When Phoenix Wright dramatically enters the courtroom with his finger of justice pointed skyward, you know a motion is about to get filed in someone’s keister.
If only real courtroom battles could be like this. In the Phoenix Wright series, every objection -- shouted as “OBJECTION!!!” in a flashy comic-book style burst -- is like a body slam launched against the opposing attorney, complete with a fighting game punch sound effect. Phoenix Wright: Ace Attorney - Dual Destinies is no different, this time debuting the master lawyer in 3D on the Nintendo 3DS.
What sets Dual Destinies apart is the addition of psychoanalysis. Not the real kind marked by interpreting subtle facial and behavioral cues, but a video game-y type that utilizes the special emotion-reading ability of Phoenix’s new Assistant Attorney Athena Sykes. “Her power will be our greatest weapon,” Phoenix opines in the lengthy opening cinematic that introduces us to the cast, and also sets up the story that will tie together Dual Destiny’s docket of court cases.
The narrative literally starts off with a bang, as a supposedly disarmed bomb being used as evidence explodes while court is in session. Phoenix’s associate Apollo Justice is injured in the blast, leaving it up to newby Athena to defend her childhood friend Juniper Woods in Dual Destinies’ first case.
As in prior Phoenix Wright adventures, gameplay hinges on listening to evidence, pressing for more information when warranted, and then presenting evidence when testimony is contradictory. It takes a while to get into the case itself; I think I spent about 20 minutes pressing through cutscenes and dialogue before getting to the first witness. But when Athena finds herself without a defense, and Phoenix Wright dramatically enters the courtroom with his finger of justice pointed skyward, you know a motion is about to get filed in someone’s keister.
Athena’s emotion-reading abilities come into play during testimony.
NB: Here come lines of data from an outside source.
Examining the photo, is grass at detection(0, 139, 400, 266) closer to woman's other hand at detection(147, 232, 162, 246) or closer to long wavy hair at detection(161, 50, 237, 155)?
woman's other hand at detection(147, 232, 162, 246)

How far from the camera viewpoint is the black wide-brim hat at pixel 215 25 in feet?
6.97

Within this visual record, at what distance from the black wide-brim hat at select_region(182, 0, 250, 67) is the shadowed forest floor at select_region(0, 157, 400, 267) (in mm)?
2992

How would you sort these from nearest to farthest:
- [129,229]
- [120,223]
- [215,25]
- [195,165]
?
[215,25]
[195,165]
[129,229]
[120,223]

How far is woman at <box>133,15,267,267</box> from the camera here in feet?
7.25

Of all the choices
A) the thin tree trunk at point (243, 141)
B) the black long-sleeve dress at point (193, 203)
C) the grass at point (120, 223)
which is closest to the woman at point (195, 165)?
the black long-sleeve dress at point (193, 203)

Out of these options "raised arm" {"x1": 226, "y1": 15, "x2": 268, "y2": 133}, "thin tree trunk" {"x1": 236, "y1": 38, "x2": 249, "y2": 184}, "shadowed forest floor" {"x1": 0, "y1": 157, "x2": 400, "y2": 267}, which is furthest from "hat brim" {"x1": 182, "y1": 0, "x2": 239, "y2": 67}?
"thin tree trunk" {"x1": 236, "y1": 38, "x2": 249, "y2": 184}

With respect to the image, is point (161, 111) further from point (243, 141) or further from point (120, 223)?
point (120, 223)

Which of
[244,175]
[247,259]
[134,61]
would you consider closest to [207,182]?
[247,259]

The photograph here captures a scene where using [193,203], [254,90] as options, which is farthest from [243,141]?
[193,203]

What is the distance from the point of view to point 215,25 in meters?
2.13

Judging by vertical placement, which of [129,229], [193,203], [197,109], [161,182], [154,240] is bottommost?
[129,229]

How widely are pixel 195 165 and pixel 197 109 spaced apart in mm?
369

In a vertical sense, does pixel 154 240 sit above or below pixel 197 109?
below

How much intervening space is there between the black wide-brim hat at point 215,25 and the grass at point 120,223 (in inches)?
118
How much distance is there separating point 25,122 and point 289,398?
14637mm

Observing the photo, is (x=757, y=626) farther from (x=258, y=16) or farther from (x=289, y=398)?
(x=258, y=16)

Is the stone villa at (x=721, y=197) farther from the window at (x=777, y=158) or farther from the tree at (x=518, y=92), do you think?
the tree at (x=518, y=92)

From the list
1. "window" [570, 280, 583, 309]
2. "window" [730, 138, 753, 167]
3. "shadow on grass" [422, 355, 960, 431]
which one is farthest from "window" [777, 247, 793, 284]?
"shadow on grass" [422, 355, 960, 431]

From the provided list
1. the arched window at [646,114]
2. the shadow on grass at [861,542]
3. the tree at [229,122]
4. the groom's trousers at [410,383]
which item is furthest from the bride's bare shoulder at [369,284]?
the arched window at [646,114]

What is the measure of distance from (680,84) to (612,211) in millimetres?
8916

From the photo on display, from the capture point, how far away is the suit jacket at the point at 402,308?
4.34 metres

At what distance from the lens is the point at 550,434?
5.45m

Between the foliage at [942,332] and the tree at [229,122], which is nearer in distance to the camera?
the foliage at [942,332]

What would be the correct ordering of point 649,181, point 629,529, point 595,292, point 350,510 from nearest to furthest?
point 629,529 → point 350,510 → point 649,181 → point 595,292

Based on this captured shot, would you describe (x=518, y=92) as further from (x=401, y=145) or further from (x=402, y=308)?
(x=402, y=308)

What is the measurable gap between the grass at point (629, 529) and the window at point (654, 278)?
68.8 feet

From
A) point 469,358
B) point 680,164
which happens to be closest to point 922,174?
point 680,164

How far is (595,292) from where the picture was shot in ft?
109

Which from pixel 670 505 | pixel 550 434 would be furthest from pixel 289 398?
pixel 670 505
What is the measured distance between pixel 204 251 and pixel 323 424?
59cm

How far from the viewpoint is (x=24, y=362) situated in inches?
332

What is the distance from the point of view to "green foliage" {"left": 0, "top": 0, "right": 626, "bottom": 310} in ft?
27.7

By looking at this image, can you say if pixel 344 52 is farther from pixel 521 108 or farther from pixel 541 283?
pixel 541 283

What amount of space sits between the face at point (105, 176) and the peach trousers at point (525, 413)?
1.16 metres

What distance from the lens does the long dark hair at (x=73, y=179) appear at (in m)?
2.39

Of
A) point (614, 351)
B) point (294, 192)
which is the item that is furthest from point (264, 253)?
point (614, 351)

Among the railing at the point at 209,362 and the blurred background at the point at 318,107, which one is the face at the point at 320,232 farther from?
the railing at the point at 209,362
She uses a “mood matrix” to find “discord in the heart” of witnesses by uncovering feelings of anger, sadness, surprise, and happiness that don’t match up to their testimony. So, as Juniper recalls the explosion and seems a little uncharacteristically happy that she was about to be crushed by flaming debris, Athena is able to analyze why she felt that odd emotion. It’s a simple mechanic that at least adds to the game’s whimsy.
Dual Destinies continues Phoenix Wright’s brand of overly dramatic legal brawls with the kind of overwrought comic dialogue we’ve come to expect from the series. “With me as an adversary, who wouldn’t want to feign illness in order to escape?” asks egotistical prosecutor Gaspen Payne when he learns that Apollo isn’t up to defending Juniper. It’s almost cathartic when he gets repeatedly body-slammed by Phoenix’s questioning.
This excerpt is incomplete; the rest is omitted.